Networking overview for Azure Database for PostgreSQL - Flexible Server
APPLIES TO: Azure Database for PostgreSQL - Flexible Server
This article describes connectivity and networking concepts for Azure Database for PostgreSQL - Flexible Server.
When you create an Azure Database for PostgreSQL - Flexible Server instance (a flexible server), you must choose one of the following networking options: Private access (VNet integration) or Public access (allowed IP addresses).
You can't change your networking option after the server is created.
The following characteristics apply whether you choose to use the private access or the public access option:
- Connections from allowed IP addresses need to authenticate to the PostgreSQL server with valid credentials.

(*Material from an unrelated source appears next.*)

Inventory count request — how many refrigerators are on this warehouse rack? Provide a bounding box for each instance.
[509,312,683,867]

- Connection encryption is enforced for your network traffic.
- The server has a fully qualified domain name (FQDN). For the
hostnameproperty in connection strings, we recommend using the FQDN instead of an IP address.
- Both options control access at the server level, not at the database or table level. You would use PostgreSQL's roles properties to control database, table, and other object access.
Because Azure Database for PostgreSQL is a managed database service, users are not provided host or OS access to view or modify configuration files such as
pg_hba.conf. The content of the files is automatically updated based on the network settings.
Private access (VNet integration)
You can deploy a flexible server into your Azure virtual network (VNet). Azure virtual networks provide private and secure network communication. Resources in a virtual network can communicate through private IP addresses that were assigned on this network.
Choose this networking option if you want the following capabilities:
- Connect from Azure resources in the same virtual network to your flexible server by using private IP addresses.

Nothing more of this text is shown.